* EXERCISE
Copying starts at the line containing "Η συνταγή της" and stops after the last line of the records; each line is repeated exactly, and pictures are skipped.

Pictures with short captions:

##########

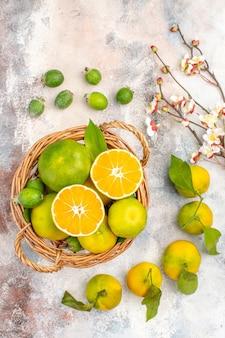 Widok z góry świeże mandarynki w wiklinowym koszu mandarynki feykhoas na nagim tle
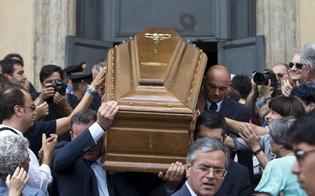 http://www.seguonews.it/racket-della-buonanima-la-squadra-mobile-nissena-perquisisce-agenzie-funerarie-titolari-indagati-per-estorsione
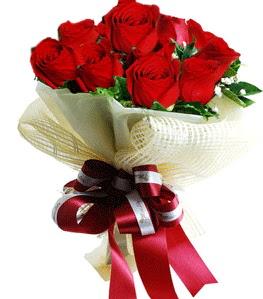 9 adet kırmızı gülden buket tanzimi  Ardahan çiçek gönderme sitemiz güvenlidir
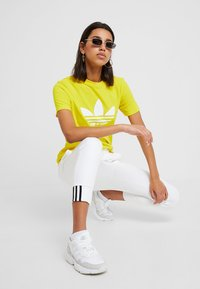 adidas Originals - ADICOLOR TREFOIL GRAPHIC TEE - T-shirt med print - yellow - 1
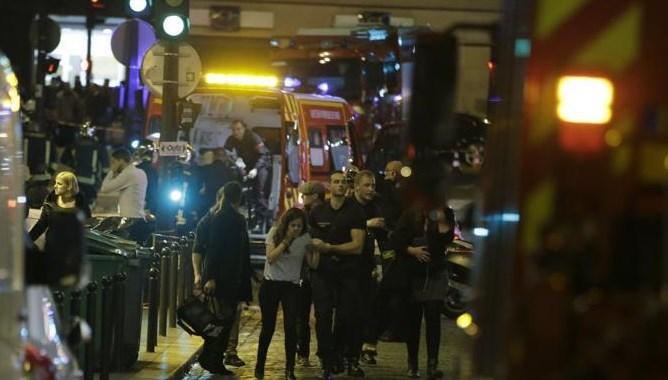 Attacco terroristico a Parigi,circa 60 morti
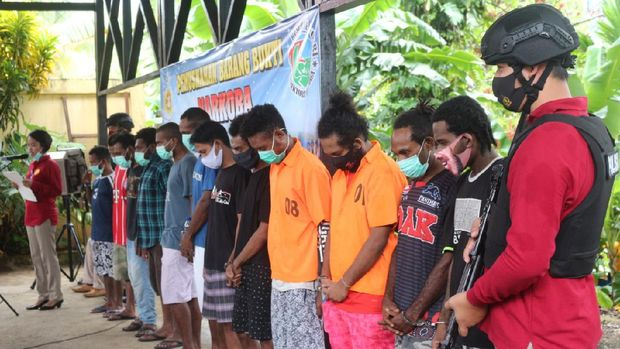 Polda Papua musnahkan barang bukti narkoba berupa 7 kg ganja dan 141 gram sabu dari 16 tersangka (dok Polda Papua)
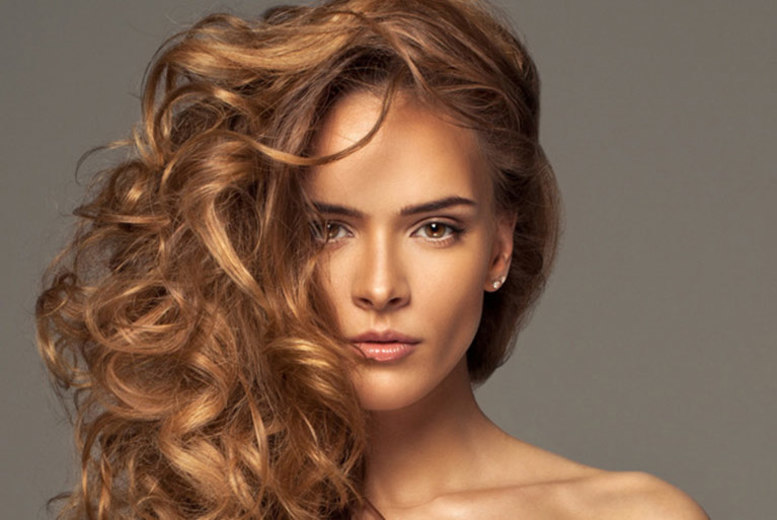 The Best Deal Guide - £12 instead of £23.95 for a haircut and blow dry, or £24 to include a half head of highlights at Platinum Hair & Tanning, Newcastle - save up to 50%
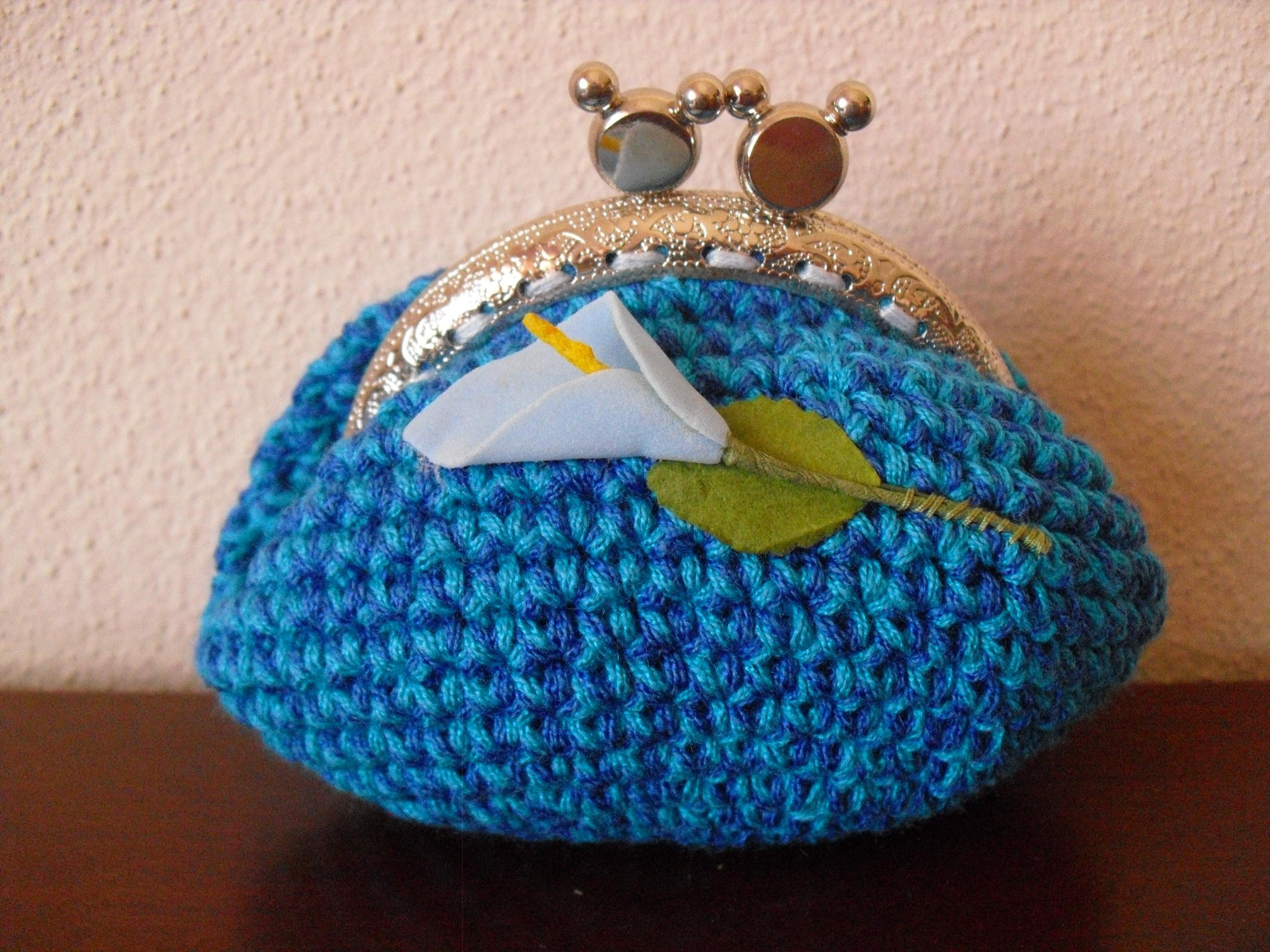 Bolsa azul mesclada, com flor jarro azul aplicada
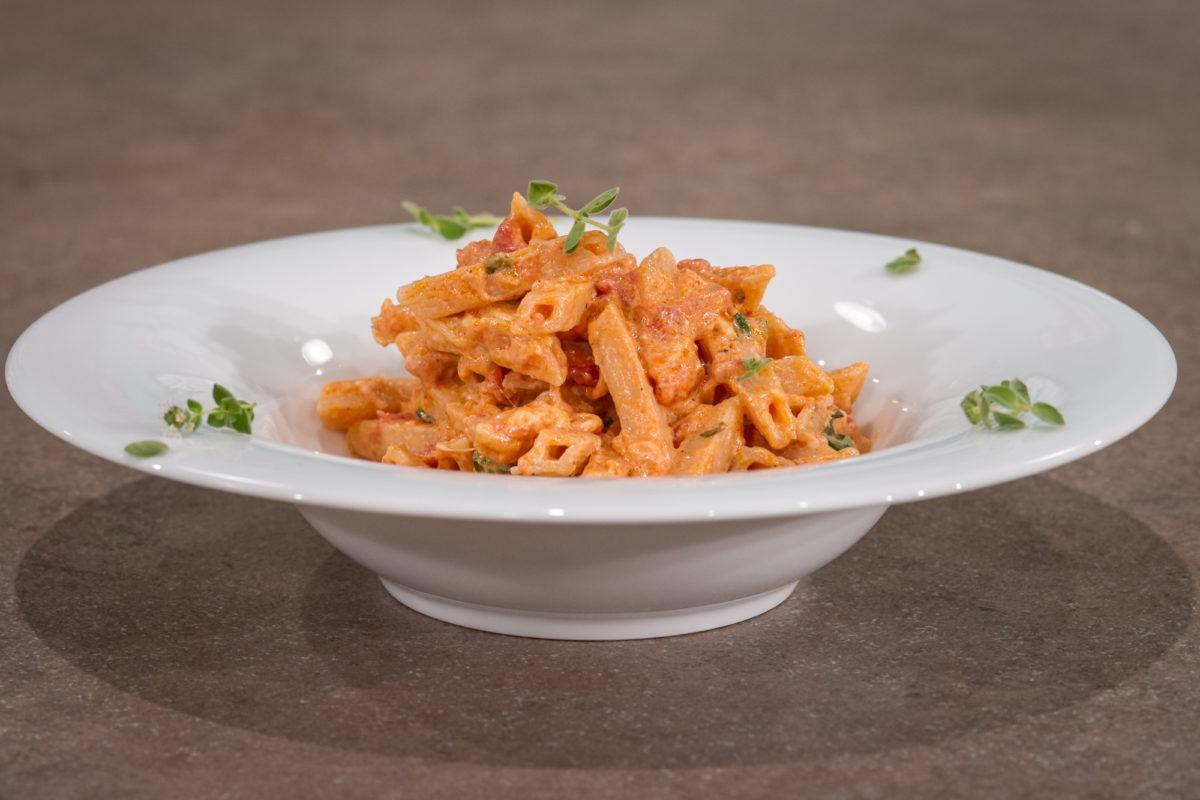 Η συνταγή της ημέρας: Πένες με σάλτσα αματριτσιάνα | Pagenews.gr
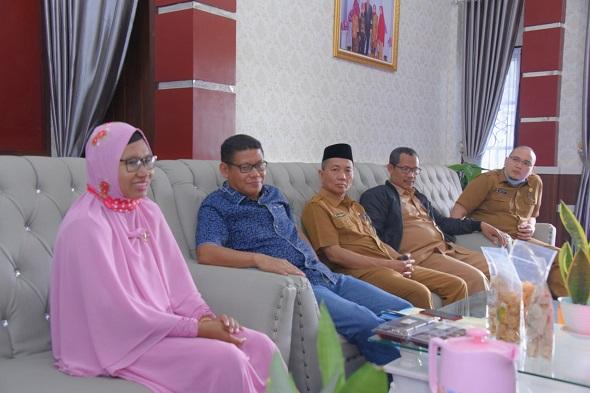 Galeri Wakil Ketua DPRD Bengkalis Sofyan Undang Pengusaha Peraih Penghargaan dari Presiden Jokowi
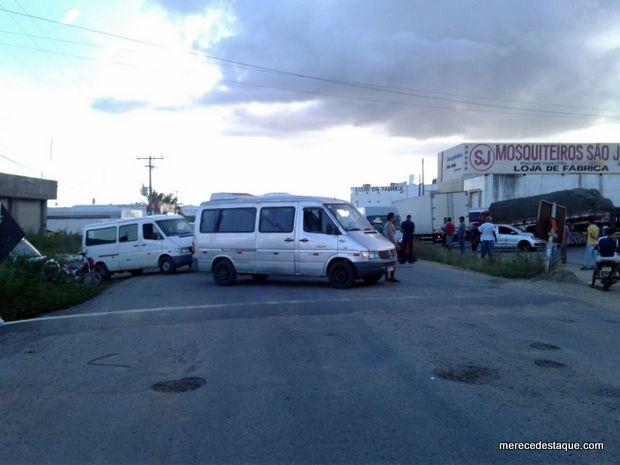 Protesto contra aumento dos combustíveis é realizado na PE-160, no Agreste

##########

* EXERCISE SOLUTION
 Η συνταγή της ημέρας: Πένες με σάλτσα αματριτσιάνα | Pagenews.gr
 Galeri Wakil Ketua DPRD Bengkalis Sofyan Undang Pengusaha Peraih Penghargaan dari Presiden Jokowi
 Protesto contra aumento dos combustíveis é realizado na PE-160, no Agreste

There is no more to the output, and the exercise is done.